Not only are these questions more important to most people than the legal questions; they are fundamental to those questions. Lawyers who are busily debating legality without first trying to assess the consequences of the program have put the cart before the horse. Law in the United States is not a Platonic abstraction but a flexible tool of social policy."
The remainder of the article is an unwarranted justification of the NSA domestic spy program because - "they want to get us" (trademark pending), but in this one point Judge Posner remains unmistakably correct. (I won't even get into, but can't fail to mention the hypocrisy Judge Posner who purports to be a "strict constructionist" implies in his last sentence) Political junkies like myself remain rapt as lawyers, legal philosophers, constitutional scholars heatedly debate the legality and or constitutionality of the NSA warrantless spy program as the majority of the country hits the snooze button.
As a layperson and a political junkie I am fascinated as to the legal arguments that will be made at the upcoming Senate Hearings and beyond. As a layperson it seems ridiculously clear that laws have clearly been broken and the Constitution abused but I am harshly reminded by Judge Posner's article that there will be no "beyond" if the argument can't be framed so that "Billy Ray Joe Bob" can easily digest the argument and react viscerally.
The majoirity of polling bears this out and clearly shows that the majority of the American people just simply can't, or won't grasp the far-reaching implications for the future of this country when the argument is framed around a legal and or constitutional debate. It is only when you personalize the argument that the American people suddenly wake up.
The Republican media machine including Judge Posner clearly realizes this fact (that they really don't have a legal leg to stand on), so when the Executive Administration trots out only a few sycophants to argue the legality and or constitutionality of the NSA program, hordes of Republican pundits and politicians flood the airwaves with the intellectually dishonest and pandering response - "because they want to get us"
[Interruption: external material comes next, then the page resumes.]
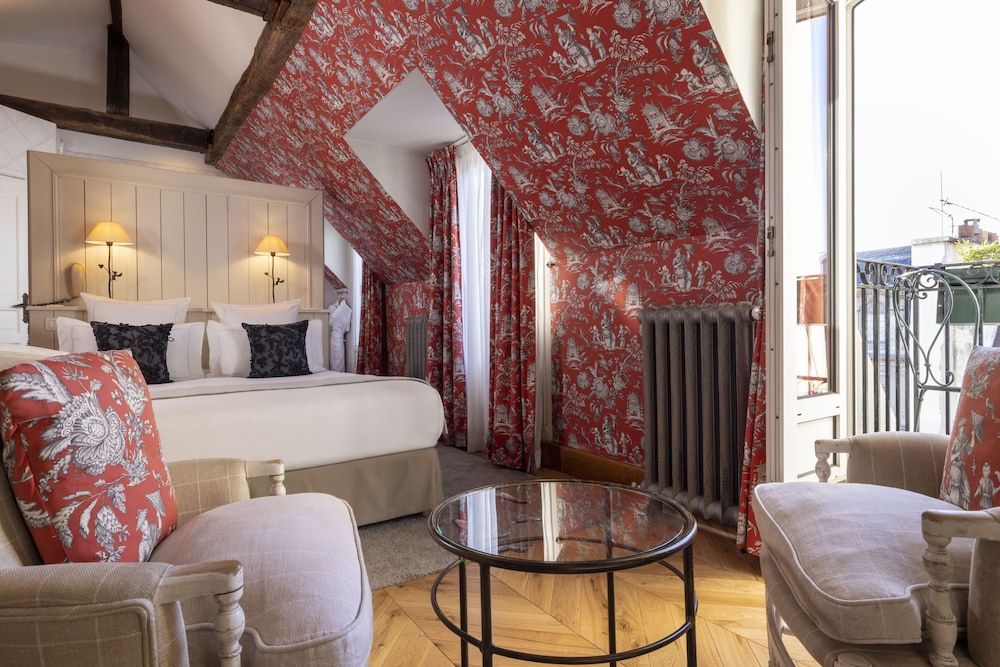 Junior Suite photo 3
We need to re-frame our arguments to realistically reflect just whom we are reaching out to. While our side is shouting, "the Law!", "the Constitution!", Republicans are quietly asking "But what about the children?" and winning the argument to the American people almost every time.
When the majority of the American people refuses to comprehend that their Civil Rights are being pissed on, that Laws are being broken by the Executive branch. When the majority of the American people remain more concerned about cold beer and hot tamales it is most certainly not the time to take the moral high ground. Every time a Republican opens his/her mouth the response must be, "I have a reasonable suspicion that the NSA on orders from the Executive branch was and may still be spying on me and other guiltless Americans for nothing more then political gain?" Let the bastards prove ya wrong!